→ **ARTICLE**:

● ● ● ● ● ● ●

# Anyone own a Uniden Bearcat (BC148XLT) 20 Channel - 10 Band Scanner



## SizzlininIN (Sep 5, 2006)

I bought my husband this scanner like 10 years ago but unfort., we've moved several times and we lost the instructions.  I really miss listening to it.  Do you happen to have instructions for this?  If so, could you possibly tell me how to program it and what the tips are for trouble shooting.  I tried to wing it and enter the frequencies but it keeps coming up error.  I'd sure appreciate the help!


----------



## Maidrite (Sep 5, 2006)

Here you can buy a owners manual for $5.00 for your Scanner.

http://www.uniden.com/store/storesearch.cfm?&KEYWORD=OMBC148XLT%2D1&search_type=2

Here you may be able to download one thats close to yours for free ! 

http://www.uniden.com/index/manuals_results.cfm?cat=3


Here is that main site ! 
http://www.uniden.com/index/home.cfm

You might check with the Local Radio Shack to get the New Frequencies For your New Area. They use to give them to you free ! 

I Hope That Helps !


----------



## SizzlininIN (Sep 5, 2006)

Thanks Maidrite.  I just finally got ahold of some ham radio guys a little while ago and told them what all was going on with ours.  Turns out that its been hit with a power surge and is not longer any good.  Bummer!  Thanks though!


----------



## Maidrite (Sep 6, 2006)

*Are you sure ? Most Bearcat scanners have a fuse on the inside as well as the outside or a shunt resistor or  flow diode for protection. Smell the scanner if it stinks (Transformer, coil, or Power Transistor) its shot, If it doesn't you might have someone you trust take a look at it. *


----------



## buckytom (Sep 6, 2006)

send it to maidrite, he knows what he's talking about!

good answer man, karma is pending (9 other lucky bast!ds)


----------



## SizzlininIN (Sep 6, 2006)

Maidrite said:
			
		

> *Are you sure ? Most Bearcat scanners have a fuse on the inside as well as the outside or a shunt resistor or flow diode for protection. Smell the scanner if it stinks (Transformer, coil, or Power Transistor) its shot, If it doesn't you might have someone you trust take a look at it. *


 
I don't see a fuse anywhere and no odor......hmmmmm!  I don't know of anyone around here that could work on it.  If dad was still alive he'd get it running for me.

● ● ● ● ● ● ●

→ **TASKS TO COMPLETE**:
1. Swap "owners manual" for "user guide" and write out the scanner thread between "## Maidrite (Sep 5, 2006)" and "yours for free !", inclusive.
2. Continue the scanner thread with the next post after its last one.
None of the material after the scanner thread is needed.

Data items
● ● ● ● ● ● ●

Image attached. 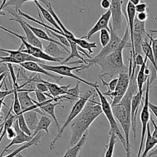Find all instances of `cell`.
Returning a JSON list of instances; mask_svg holds the SVG:
<instances>
[{
  "instance_id": "cell-1",
  "label": "cell",
  "mask_w": 157,
  "mask_h": 157,
  "mask_svg": "<svg viewBox=\"0 0 157 157\" xmlns=\"http://www.w3.org/2000/svg\"><path fill=\"white\" fill-rule=\"evenodd\" d=\"M130 38V32H129V27L127 26L125 32H124V37L122 38L121 44L119 48L110 55H107L105 58H88L85 59V64L80 70L76 71V72H80L85 69H88L91 66L98 65L101 67V73H100L99 78H113L114 75H119L121 73H129V67L125 65L124 61V57H123V51L124 48H130L127 46Z\"/></svg>"
},
{
  "instance_id": "cell-2",
  "label": "cell",
  "mask_w": 157,
  "mask_h": 157,
  "mask_svg": "<svg viewBox=\"0 0 157 157\" xmlns=\"http://www.w3.org/2000/svg\"><path fill=\"white\" fill-rule=\"evenodd\" d=\"M139 69L136 68V64H133V71L130 75V81L128 90L121 102L117 105L112 107L113 115L117 121L121 124V128L124 131V137L126 140V157H131L130 143V130L132 129L131 101L133 97L139 91L137 83H136V75Z\"/></svg>"
},
{
  "instance_id": "cell-3",
  "label": "cell",
  "mask_w": 157,
  "mask_h": 157,
  "mask_svg": "<svg viewBox=\"0 0 157 157\" xmlns=\"http://www.w3.org/2000/svg\"><path fill=\"white\" fill-rule=\"evenodd\" d=\"M97 92L87 103L82 111L71 123V135L67 148L76 145L84 133L87 132V130L94 121L103 113L101 104L94 101Z\"/></svg>"
},
{
  "instance_id": "cell-4",
  "label": "cell",
  "mask_w": 157,
  "mask_h": 157,
  "mask_svg": "<svg viewBox=\"0 0 157 157\" xmlns=\"http://www.w3.org/2000/svg\"><path fill=\"white\" fill-rule=\"evenodd\" d=\"M95 94H96V90H95L94 88L89 89V90H87L85 93L83 94L82 96L80 97L79 99L75 102V104H74V106L72 107L70 113H69L66 121L64 122V124H63L62 127H61V130L58 131L57 136L54 138L53 140H52V143H51L50 146H49V149H50L51 150H52L54 148H55V144H56L57 141L61 137L62 133H64L66 127H67L69 124H71V123L72 121H73L78 116V114L82 111V110L84 109V107H85L87 103L90 101V98H91Z\"/></svg>"
},
{
  "instance_id": "cell-5",
  "label": "cell",
  "mask_w": 157,
  "mask_h": 157,
  "mask_svg": "<svg viewBox=\"0 0 157 157\" xmlns=\"http://www.w3.org/2000/svg\"><path fill=\"white\" fill-rule=\"evenodd\" d=\"M94 89L95 90H96L97 94H98V98H99L100 99V104H101L103 113H104L105 117H107L109 124H110V131H109V134H110V133H114L117 136V137L121 140V144H123V147H124V150H125V137H124V135L123 134L122 132L120 130L119 126H118L117 120L116 118H115L114 115H113V110H112L111 104H110V103H109V101H107V98L103 94V93L101 91V90L99 89V87H98V86L94 87Z\"/></svg>"
},
{
  "instance_id": "cell-6",
  "label": "cell",
  "mask_w": 157,
  "mask_h": 157,
  "mask_svg": "<svg viewBox=\"0 0 157 157\" xmlns=\"http://www.w3.org/2000/svg\"><path fill=\"white\" fill-rule=\"evenodd\" d=\"M0 29L2 31H5L6 32L13 35V36L17 37L18 38H19L21 41V46H20L19 48H21V52H25V53L29 54V55H32V56L35 57V58H38V59L44 61L61 63L64 61V59H58V58H53V57L50 56V55H48V54H46L45 52H44V51H43V49L38 48L32 45V44H29V43L28 42V41L26 40V38L23 36V35H18V34L15 33V32H12V31L9 30V29H6V28L3 27V26L2 25H0Z\"/></svg>"
},
{
  "instance_id": "cell-7",
  "label": "cell",
  "mask_w": 157,
  "mask_h": 157,
  "mask_svg": "<svg viewBox=\"0 0 157 157\" xmlns=\"http://www.w3.org/2000/svg\"><path fill=\"white\" fill-rule=\"evenodd\" d=\"M41 64V66L43 68L48 71L52 72L54 74H57V75H59L60 76L73 78V79H75L78 81H79L80 83H83V84H86V85L89 86L90 87H93V88H94L97 86H98V84L96 82L92 83L90 82V81H87L86 80L83 79V78H80L78 75L72 73L73 71H78V69L80 70V69L82 68L83 66H84V64H81L79 66H76V67H70V66L67 65V64H60V65H48V64Z\"/></svg>"
},
{
  "instance_id": "cell-8",
  "label": "cell",
  "mask_w": 157,
  "mask_h": 157,
  "mask_svg": "<svg viewBox=\"0 0 157 157\" xmlns=\"http://www.w3.org/2000/svg\"><path fill=\"white\" fill-rule=\"evenodd\" d=\"M154 79L150 80V78H148L147 81V87H146V92H145V99H144V102L143 103V108L141 110L140 113V121H141V140H140V144L139 150H138L137 156L136 157H140L142 154L143 148L144 146V140L146 138V134H147V125L149 124V121L150 120V107H149V104H150V98H149V94H150V85L151 84L152 81Z\"/></svg>"
},
{
  "instance_id": "cell-9",
  "label": "cell",
  "mask_w": 157,
  "mask_h": 157,
  "mask_svg": "<svg viewBox=\"0 0 157 157\" xmlns=\"http://www.w3.org/2000/svg\"><path fill=\"white\" fill-rule=\"evenodd\" d=\"M0 52H5L9 55L8 56H0V63H6V64H20L21 63L27 62V61H35L38 64H42L41 60L38 59L29 54L21 52L20 48L18 50H9V49H5L0 47Z\"/></svg>"
},
{
  "instance_id": "cell-10",
  "label": "cell",
  "mask_w": 157,
  "mask_h": 157,
  "mask_svg": "<svg viewBox=\"0 0 157 157\" xmlns=\"http://www.w3.org/2000/svg\"><path fill=\"white\" fill-rule=\"evenodd\" d=\"M131 74L132 71H130L128 74H120L118 75V82L114 91L110 94H105L102 92L104 96L110 97L112 99V102L110 104H111V107H114V106L117 105L121 102V100L123 99L124 95L126 94L127 90H128L129 85H130V75H131Z\"/></svg>"
},
{
  "instance_id": "cell-11",
  "label": "cell",
  "mask_w": 157,
  "mask_h": 157,
  "mask_svg": "<svg viewBox=\"0 0 157 157\" xmlns=\"http://www.w3.org/2000/svg\"><path fill=\"white\" fill-rule=\"evenodd\" d=\"M146 21H140L135 18L134 28H133V45L130 55L132 59L134 60L135 57L140 55L142 52V44L146 38H148L149 34L146 31Z\"/></svg>"
},
{
  "instance_id": "cell-12",
  "label": "cell",
  "mask_w": 157,
  "mask_h": 157,
  "mask_svg": "<svg viewBox=\"0 0 157 157\" xmlns=\"http://www.w3.org/2000/svg\"><path fill=\"white\" fill-rule=\"evenodd\" d=\"M9 13H10L12 15V18H10V21H16L18 24L20 25L21 28L22 29V30L24 31L25 34V38L26 40L28 41V42L29 44H31L32 45L35 46V47L38 48L43 49V44L41 41L39 40V38H37L35 35V34L32 32L30 29L28 27V25H26V21H25L23 17H21V15H18V12H16L15 10H9L8 11Z\"/></svg>"
},
{
  "instance_id": "cell-13",
  "label": "cell",
  "mask_w": 157,
  "mask_h": 157,
  "mask_svg": "<svg viewBox=\"0 0 157 157\" xmlns=\"http://www.w3.org/2000/svg\"><path fill=\"white\" fill-rule=\"evenodd\" d=\"M110 12H111V25L115 32L120 30L122 28L124 12H123L122 0H110Z\"/></svg>"
},
{
  "instance_id": "cell-14",
  "label": "cell",
  "mask_w": 157,
  "mask_h": 157,
  "mask_svg": "<svg viewBox=\"0 0 157 157\" xmlns=\"http://www.w3.org/2000/svg\"><path fill=\"white\" fill-rule=\"evenodd\" d=\"M110 41L105 47L102 48L101 52L98 54L95 57L93 58L94 59H98V58H105L107 55H110L113 52H114L117 49L119 48L120 44H121V41H122V38L119 37L117 35V32H115L113 29L111 25V23H110Z\"/></svg>"
},
{
  "instance_id": "cell-15",
  "label": "cell",
  "mask_w": 157,
  "mask_h": 157,
  "mask_svg": "<svg viewBox=\"0 0 157 157\" xmlns=\"http://www.w3.org/2000/svg\"><path fill=\"white\" fill-rule=\"evenodd\" d=\"M111 18V12L110 10H107V12L105 13L102 14L101 16L100 17L99 19L98 20V21L96 22V24L88 31L87 35L84 37H81V38H84L86 40L90 39L92 36L94 35L97 33L98 32H101L103 29H107V30L110 31V20Z\"/></svg>"
},
{
  "instance_id": "cell-16",
  "label": "cell",
  "mask_w": 157,
  "mask_h": 157,
  "mask_svg": "<svg viewBox=\"0 0 157 157\" xmlns=\"http://www.w3.org/2000/svg\"><path fill=\"white\" fill-rule=\"evenodd\" d=\"M34 78V81L35 82H43L47 85L48 89V92L51 94V96L54 98V101L55 102V100L57 98H60L61 96H64L66 95L67 90H69V87H70V84L67 86H59L57 84L55 83H52L50 81H47L43 80L42 78H41V77L39 75H38V77H35Z\"/></svg>"
},
{
  "instance_id": "cell-17",
  "label": "cell",
  "mask_w": 157,
  "mask_h": 157,
  "mask_svg": "<svg viewBox=\"0 0 157 157\" xmlns=\"http://www.w3.org/2000/svg\"><path fill=\"white\" fill-rule=\"evenodd\" d=\"M13 128L15 129V132H16V136H15V137L14 138L13 140H12L11 142L9 143L6 147H5L4 150H2V152L1 154H0V157H2L3 155H4V153H6V152L7 151L10 147H12V146L20 145V144H24V143L25 144H26V143L29 142V141H31L32 140V136H29V135L26 134V133H25L24 132L19 128V126H18V121H17V117H16V120L15 121V122H14Z\"/></svg>"
},
{
  "instance_id": "cell-18",
  "label": "cell",
  "mask_w": 157,
  "mask_h": 157,
  "mask_svg": "<svg viewBox=\"0 0 157 157\" xmlns=\"http://www.w3.org/2000/svg\"><path fill=\"white\" fill-rule=\"evenodd\" d=\"M23 69L29 71L33 72V73H38L41 74V75H46V76L49 77V78H52L55 80L56 82H59L61 79H62V76H58V75H55L52 72L48 71L45 70L41 66V64L35 62V61H27V62L21 63L19 64Z\"/></svg>"
},
{
  "instance_id": "cell-19",
  "label": "cell",
  "mask_w": 157,
  "mask_h": 157,
  "mask_svg": "<svg viewBox=\"0 0 157 157\" xmlns=\"http://www.w3.org/2000/svg\"><path fill=\"white\" fill-rule=\"evenodd\" d=\"M144 91H138L136 94L133 97L131 101V117H132V130L133 132V137L136 139V117L138 110L140 109L141 103H143L142 98Z\"/></svg>"
},
{
  "instance_id": "cell-20",
  "label": "cell",
  "mask_w": 157,
  "mask_h": 157,
  "mask_svg": "<svg viewBox=\"0 0 157 157\" xmlns=\"http://www.w3.org/2000/svg\"><path fill=\"white\" fill-rule=\"evenodd\" d=\"M18 95L20 104H21L22 113L26 111L34 110L36 109L35 104H38V102L32 99V98H30L29 91H19L18 93Z\"/></svg>"
},
{
  "instance_id": "cell-21",
  "label": "cell",
  "mask_w": 157,
  "mask_h": 157,
  "mask_svg": "<svg viewBox=\"0 0 157 157\" xmlns=\"http://www.w3.org/2000/svg\"><path fill=\"white\" fill-rule=\"evenodd\" d=\"M136 16V11L134 5L128 2L127 6V26L129 27V32H130V44H131V48L133 45V28H134L135 18Z\"/></svg>"
},
{
  "instance_id": "cell-22",
  "label": "cell",
  "mask_w": 157,
  "mask_h": 157,
  "mask_svg": "<svg viewBox=\"0 0 157 157\" xmlns=\"http://www.w3.org/2000/svg\"><path fill=\"white\" fill-rule=\"evenodd\" d=\"M146 142H145V146H144V150L143 153L141 154L140 157H146L147 156L149 153L157 145V140H155L153 137L151 133V130H150V123L147 125V134H146ZM153 155H157V149L156 150L151 153L150 154V156H153Z\"/></svg>"
},
{
  "instance_id": "cell-23",
  "label": "cell",
  "mask_w": 157,
  "mask_h": 157,
  "mask_svg": "<svg viewBox=\"0 0 157 157\" xmlns=\"http://www.w3.org/2000/svg\"><path fill=\"white\" fill-rule=\"evenodd\" d=\"M44 51L46 54L50 56L55 58H58V59H63V57H61L62 55H70V53L66 52L61 46L55 42H49Z\"/></svg>"
},
{
  "instance_id": "cell-24",
  "label": "cell",
  "mask_w": 157,
  "mask_h": 157,
  "mask_svg": "<svg viewBox=\"0 0 157 157\" xmlns=\"http://www.w3.org/2000/svg\"><path fill=\"white\" fill-rule=\"evenodd\" d=\"M23 114H24L25 120L26 124H27L29 130H31V132L33 134L37 126H38V122H39L40 119L38 118V114L39 113H37L36 110H34L25 112V113H23Z\"/></svg>"
},
{
  "instance_id": "cell-25",
  "label": "cell",
  "mask_w": 157,
  "mask_h": 157,
  "mask_svg": "<svg viewBox=\"0 0 157 157\" xmlns=\"http://www.w3.org/2000/svg\"><path fill=\"white\" fill-rule=\"evenodd\" d=\"M59 103L58 102H55V101H51V102L48 103V104L42 105L41 107H40L39 108L44 112L45 114H48L51 117V118H52L53 121L55 122V125H56L58 130L59 131L61 130V127H60L59 122H58V120L57 118L56 115H55V107L57 105H58Z\"/></svg>"
},
{
  "instance_id": "cell-26",
  "label": "cell",
  "mask_w": 157,
  "mask_h": 157,
  "mask_svg": "<svg viewBox=\"0 0 157 157\" xmlns=\"http://www.w3.org/2000/svg\"><path fill=\"white\" fill-rule=\"evenodd\" d=\"M87 136H88V131L84 133V136L81 137V139L80 140L79 142L76 145L67 149V152H66L63 157H78V154H79L81 150H82V148L85 145L86 142H87Z\"/></svg>"
},
{
  "instance_id": "cell-27",
  "label": "cell",
  "mask_w": 157,
  "mask_h": 157,
  "mask_svg": "<svg viewBox=\"0 0 157 157\" xmlns=\"http://www.w3.org/2000/svg\"><path fill=\"white\" fill-rule=\"evenodd\" d=\"M149 38H149V35H148V38H146L145 41H144V43H143L142 52L145 54L146 57L148 58V60H150V61L152 63V64H153V67H154L155 69V71H156V78H157V62L156 61V59H155L154 55H153L151 41H150H150H148Z\"/></svg>"
},
{
  "instance_id": "cell-28",
  "label": "cell",
  "mask_w": 157,
  "mask_h": 157,
  "mask_svg": "<svg viewBox=\"0 0 157 157\" xmlns=\"http://www.w3.org/2000/svg\"><path fill=\"white\" fill-rule=\"evenodd\" d=\"M34 3H35V6H36V8L38 9V10L39 11V12H41V15H43V17L44 18V19H45L48 22L50 23V24L52 25L53 26L55 29H56L57 30L60 31V32H62L61 29L59 27L58 24L57 23V21H55V18H54V17L52 16V15L50 13V12H49V11L48 10V9H46L45 8L43 7L42 5H41L39 2L35 1V2H34Z\"/></svg>"
},
{
  "instance_id": "cell-29",
  "label": "cell",
  "mask_w": 157,
  "mask_h": 157,
  "mask_svg": "<svg viewBox=\"0 0 157 157\" xmlns=\"http://www.w3.org/2000/svg\"><path fill=\"white\" fill-rule=\"evenodd\" d=\"M41 137V133L39 132V133H38L36 136H34V137L32 138V140L29 141V142H28V143H26V144H25L24 145H22L21 147H18V149H16V150H14L13 152H12V153H9V154H8L7 156H6L4 157H17V156H18L19 153H21L23 150H26V149L29 148V147H33V146L38 145V144L40 143Z\"/></svg>"
},
{
  "instance_id": "cell-30",
  "label": "cell",
  "mask_w": 157,
  "mask_h": 157,
  "mask_svg": "<svg viewBox=\"0 0 157 157\" xmlns=\"http://www.w3.org/2000/svg\"><path fill=\"white\" fill-rule=\"evenodd\" d=\"M147 60H148V58L146 57L144 64L140 67L138 73L136 75V83H137L139 91H144V85L148 79V75H147V74H146V68L147 67Z\"/></svg>"
},
{
  "instance_id": "cell-31",
  "label": "cell",
  "mask_w": 157,
  "mask_h": 157,
  "mask_svg": "<svg viewBox=\"0 0 157 157\" xmlns=\"http://www.w3.org/2000/svg\"><path fill=\"white\" fill-rule=\"evenodd\" d=\"M52 120L51 119V117H47L46 115H41V118L39 120V122H38V126H37L36 129H35V132L32 134V137L36 136L40 131H44L46 133V135H49V127L52 124Z\"/></svg>"
},
{
  "instance_id": "cell-32",
  "label": "cell",
  "mask_w": 157,
  "mask_h": 157,
  "mask_svg": "<svg viewBox=\"0 0 157 157\" xmlns=\"http://www.w3.org/2000/svg\"><path fill=\"white\" fill-rule=\"evenodd\" d=\"M31 1L39 2H41L42 4H44L47 8L48 7V6L50 5V2H48V0H9V1H7V2L6 3V5L4 6L3 9H4V8H8V7H13L14 10L18 12L24 3L27 2H31Z\"/></svg>"
},
{
  "instance_id": "cell-33",
  "label": "cell",
  "mask_w": 157,
  "mask_h": 157,
  "mask_svg": "<svg viewBox=\"0 0 157 157\" xmlns=\"http://www.w3.org/2000/svg\"><path fill=\"white\" fill-rule=\"evenodd\" d=\"M69 41V44H70V48H71V52H70V55H68L67 58H66L65 59H64V61L61 63V64H65L66 63L68 62L69 61L72 59L74 58H79L81 61H82L84 62V64H85V58H83L81 55H80V52L78 50V44H76L75 42H74L73 41L70 39H67Z\"/></svg>"
},
{
  "instance_id": "cell-34",
  "label": "cell",
  "mask_w": 157,
  "mask_h": 157,
  "mask_svg": "<svg viewBox=\"0 0 157 157\" xmlns=\"http://www.w3.org/2000/svg\"><path fill=\"white\" fill-rule=\"evenodd\" d=\"M48 10L49 12H50V13L52 14V16L54 17V18H55V21H57V23H58V24L59 27L61 29L62 32H64V34H66V35H67V36H68V38H67V39L71 40V41H73L74 42H75V40H76L77 38L75 36V35H74V34L72 33V32H71V31H69L68 29H67V28H66L65 26H64V25L63 24L62 22H61V19H60L59 17H58V15H57L56 12H55V10H54V9H53V7H52V4H51V3H50V5H49V6H48Z\"/></svg>"
},
{
  "instance_id": "cell-35",
  "label": "cell",
  "mask_w": 157,
  "mask_h": 157,
  "mask_svg": "<svg viewBox=\"0 0 157 157\" xmlns=\"http://www.w3.org/2000/svg\"><path fill=\"white\" fill-rule=\"evenodd\" d=\"M80 82L78 81L76 86L73 88H69L66 95L61 96L60 98H57V101L59 100H67L69 101H77L80 98V89H79Z\"/></svg>"
},
{
  "instance_id": "cell-36",
  "label": "cell",
  "mask_w": 157,
  "mask_h": 157,
  "mask_svg": "<svg viewBox=\"0 0 157 157\" xmlns=\"http://www.w3.org/2000/svg\"><path fill=\"white\" fill-rule=\"evenodd\" d=\"M75 42L78 44V47L84 49V50H87L89 54H93L94 49L98 48L96 42H89L87 40L84 39V38H77L76 40L75 41Z\"/></svg>"
},
{
  "instance_id": "cell-37",
  "label": "cell",
  "mask_w": 157,
  "mask_h": 157,
  "mask_svg": "<svg viewBox=\"0 0 157 157\" xmlns=\"http://www.w3.org/2000/svg\"><path fill=\"white\" fill-rule=\"evenodd\" d=\"M110 140H109L108 145L106 147V152L104 154V157H113V152H114V147L117 143V136L114 133H110Z\"/></svg>"
},
{
  "instance_id": "cell-38",
  "label": "cell",
  "mask_w": 157,
  "mask_h": 157,
  "mask_svg": "<svg viewBox=\"0 0 157 157\" xmlns=\"http://www.w3.org/2000/svg\"><path fill=\"white\" fill-rule=\"evenodd\" d=\"M16 117H17V121H18V126H19V128L21 129V130H22L25 133H26V134L29 135V136H32V133L31 132V130H29V127H28L27 124H26V121H25V117H24V114L21 113Z\"/></svg>"
},
{
  "instance_id": "cell-39",
  "label": "cell",
  "mask_w": 157,
  "mask_h": 157,
  "mask_svg": "<svg viewBox=\"0 0 157 157\" xmlns=\"http://www.w3.org/2000/svg\"><path fill=\"white\" fill-rule=\"evenodd\" d=\"M100 78V80H101V83H102L103 86H105L106 87H107V91L104 92V93L110 94V93H112V92L114 91L115 89H116L117 84V82H118V78H113V79H112L111 81L108 83L106 82V81H104V78Z\"/></svg>"
},
{
  "instance_id": "cell-40",
  "label": "cell",
  "mask_w": 157,
  "mask_h": 157,
  "mask_svg": "<svg viewBox=\"0 0 157 157\" xmlns=\"http://www.w3.org/2000/svg\"><path fill=\"white\" fill-rule=\"evenodd\" d=\"M110 41V31L103 29L100 32V41L102 48L105 47Z\"/></svg>"
},
{
  "instance_id": "cell-41",
  "label": "cell",
  "mask_w": 157,
  "mask_h": 157,
  "mask_svg": "<svg viewBox=\"0 0 157 157\" xmlns=\"http://www.w3.org/2000/svg\"><path fill=\"white\" fill-rule=\"evenodd\" d=\"M46 31H47V32H49V34H50V35H53L55 38H58V41H59V42H61L63 45L65 46V47L67 48H70V44H69L68 40H67V38H66V37H64V35H60V34H58V33H55V32H52V31H51V30H48V29H46Z\"/></svg>"
},
{
  "instance_id": "cell-42",
  "label": "cell",
  "mask_w": 157,
  "mask_h": 157,
  "mask_svg": "<svg viewBox=\"0 0 157 157\" xmlns=\"http://www.w3.org/2000/svg\"><path fill=\"white\" fill-rule=\"evenodd\" d=\"M6 78H7V77H6V78H4V80L2 81L1 84H0V100L5 99V98H6V97L9 96V95L13 94H14L13 89H12V90H7V89H6V90H1L2 85H3V84H5V83H6Z\"/></svg>"
},
{
  "instance_id": "cell-43",
  "label": "cell",
  "mask_w": 157,
  "mask_h": 157,
  "mask_svg": "<svg viewBox=\"0 0 157 157\" xmlns=\"http://www.w3.org/2000/svg\"><path fill=\"white\" fill-rule=\"evenodd\" d=\"M152 32H157V31H150ZM149 38H150V41H151L152 43V48H153V55H154L155 59H156V61L157 62V38H153L150 35H149Z\"/></svg>"
},
{
  "instance_id": "cell-44",
  "label": "cell",
  "mask_w": 157,
  "mask_h": 157,
  "mask_svg": "<svg viewBox=\"0 0 157 157\" xmlns=\"http://www.w3.org/2000/svg\"><path fill=\"white\" fill-rule=\"evenodd\" d=\"M136 8V13H141V12H146L147 10V8H148V5L147 3L144 2H141L140 3H139L138 5L135 6Z\"/></svg>"
},
{
  "instance_id": "cell-45",
  "label": "cell",
  "mask_w": 157,
  "mask_h": 157,
  "mask_svg": "<svg viewBox=\"0 0 157 157\" xmlns=\"http://www.w3.org/2000/svg\"><path fill=\"white\" fill-rule=\"evenodd\" d=\"M35 88H36L35 90L42 92V93H48V92L47 85L43 82H37L35 84Z\"/></svg>"
},
{
  "instance_id": "cell-46",
  "label": "cell",
  "mask_w": 157,
  "mask_h": 157,
  "mask_svg": "<svg viewBox=\"0 0 157 157\" xmlns=\"http://www.w3.org/2000/svg\"><path fill=\"white\" fill-rule=\"evenodd\" d=\"M144 61H145V58H144L142 55L140 54V55H137L135 57L134 60H133V64H136V67H140L144 64Z\"/></svg>"
},
{
  "instance_id": "cell-47",
  "label": "cell",
  "mask_w": 157,
  "mask_h": 157,
  "mask_svg": "<svg viewBox=\"0 0 157 157\" xmlns=\"http://www.w3.org/2000/svg\"><path fill=\"white\" fill-rule=\"evenodd\" d=\"M6 135H7V138L9 140H13L16 136V132L13 127H10L9 129H8Z\"/></svg>"
},
{
  "instance_id": "cell-48",
  "label": "cell",
  "mask_w": 157,
  "mask_h": 157,
  "mask_svg": "<svg viewBox=\"0 0 157 157\" xmlns=\"http://www.w3.org/2000/svg\"><path fill=\"white\" fill-rule=\"evenodd\" d=\"M136 18L140 21H146L148 18V14L147 12H141V13H136Z\"/></svg>"
},
{
  "instance_id": "cell-49",
  "label": "cell",
  "mask_w": 157,
  "mask_h": 157,
  "mask_svg": "<svg viewBox=\"0 0 157 157\" xmlns=\"http://www.w3.org/2000/svg\"><path fill=\"white\" fill-rule=\"evenodd\" d=\"M110 6H111V2H110V0H101V6L104 9L109 10L110 9Z\"/></svg>"
},
{
  "instance_id": "cell-50",
  "label": "cell",
  "mask_w": 157,
  "mask_h": 157,
  "mask_svg": "<svg viewBox=\"0 0 157 157\" xmlns=\"http://www.w3.org/2000/svg\"><path fill=\"white\" fill-rule=\"evenodd\" d=\"M149 107H150V110L152 112V113L157 118V106L150 102Z\"/></svg>"
},
{
  "instance_id": "cell-51",
  "label": "cell",
  "mask_w": 157,
  "mask_h": 157,
  "mask_svg": "<svg viewBox=\"0 0 157 157\" xmlns=\"http://www.w3.org/2000/svg\"><path fill=\"white\" fill-rule=\"evenodd\" d=\"M7 68L8 67H6V65H2L0 67V75H2L3 73H6L7 72Z\"/></svg>"
},
{
  "instance_id": "cell-52",
  "label": "cell",
  "mask_w": 157,
  "mask_h": 157,
  "mask_svg": "<svg viewBox=\"0 0 157 157\" xmlns=\"http://www.w3.org/2000/svg\"><path fill=\"white\" fill-rule=\"evenodd\" d=\"M129 2H130V3H132L133 5H134V6H136V5H138L139 3H140L141 2H142V0H129Z\"/></svg>"
},
{
  "instance_id": "cell-53",
  "label": "cell",
  "mask_w": 157,
  "mask_h": 157,
  "mask_svg": "<svg viewBox=\"0 0 157 157\" xmlns=\"http://www.w3.org/2000/svg\"><path fill=\"white\" fill-rule=\"evenodd\" d=\"M7 76H8V73H7V72H6V73H3L2 75H0V84H1L2 81L3 80H4V78H6V77H7Z\"/></svg>"
},
{
  "instance_id": "cell-54",
  "label": "cell",
  "mask_w": 157,
  "mask_h": 157,
  "mask_svg": "<svg viewBox=\"0 0 157 157\" xmlns=\"http://www.w3.org/2000/svg\"><path fill=\"white\" fill-rule=\"evenodd\" d=\"M4 100H5V99H2V100H0V113H1L2 107V106H3V105L6 106V107H7V105H6V104H5V103H4Z\"/></svg>"
},
{
  "instance_id": "cell-55",
  "label": "cell",
  "mask_w": 157,
  "mask_h": 157,
  "mask_svg": "<svg viewBox=\"0 0 157 157\" xmlns=\"http://www.w3.org/2000/svg\"><path fill=\"white\" fill-rule=\"evenodd\" d=\"M7 1H8V0H2L1 6H0V9H1V10H2L3 7H4V6L6 5V3L7 2Z\"/></svg>"
},
{
  "instance_id": "cell-56",
  "label": "cell",
  "mask_w": 157,
  "mask_h": 157,
  "mask_svg": "<svg viewBox=\"0 0 157 157\" xmlns=\"http://www.w3.org/2000/svg\"><path fill=\"white\" fill-rule=\"evenodd\" d=\"M0 15H2V16H5L6 15V13L2 10H1V9H0Z\"/></svg>"
},
{
  "instance_id": "cell-57",
  "label": "cell",
  "mask_w": 157,
  "mask_h": 157,
  "mask_svg": "<svg viewBox=\"0 0 157 157\" xmlns=\"http://www.w3.org/2000/svg\"><path fill=\"white\" fill-rule=\"evenodd\" d=\"M2 125H3V124H2ZM2 132V127H1V128H0V136H1Z\"/></svg>"
},
{
  "instance_id": "cell-58",
  "label": "cell",
  "mask_w": 157,
  "mask_h": 157,
  "mask_svg": "<svg viewBox=\"0 0 157 157\" xmlns=\"http://www.w3.org/2000/svg\"><path fill=\"white\" fill-rule=\"evenodd\" d=\"M17 157H26V156H23V155H21V153H19V154L18 155V156H17Z\"/></svg>"
}]
</instances>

● ● ● ● ● ● ●

→ **FINAL RESULTS**:
1.
## Maidrite (Sep 5, 2006)

Here you can buy a user guide for $5.00 for your Scanner.

http://www.uniden.com/store/storesearch.cfm?&KEYWORD=OMBC148XLT%2D1&search_type=2

Here you may be able to download one thats close to yours for free !

2.
I went to a site and it told me how to clear the memory for the scan and the manuel.  I did that but it won't let me enter any frequencies.......says error.  When I hit scan it still hasn't cleared any of the old frequencies and it just stops on one then you hit the scan button and it'll go to the next but it doesn't continuously scan. Guess I'll buy one of those manuals and take a chance that its not toast.  Thanks Maidrite!


----------



## Maidrite (Sep 8, 2006)

Most Bearcat scanners program about the same so you might try downloading one of those off that site I posted first. I think they are free if you can download them.
If you can get the display up then you should be ok. Make sure you add the decimal point in the right place as they have limits to each band. For example VHF Highway Patrol channels (155.370) and (155.700) UHF Police channels (460.375) and (465.375) weather channels 162.400, 162.425, 162.450, 162.475, 162.500, 162.525 and 162.550 

The reason your scanner won't scan might be your squelch control is set to low check by turning it all the way one way and leave it the for 10 seconds if that doesn't work try it the other way for 10 seconds let me know if any of this helps I will check in on you again !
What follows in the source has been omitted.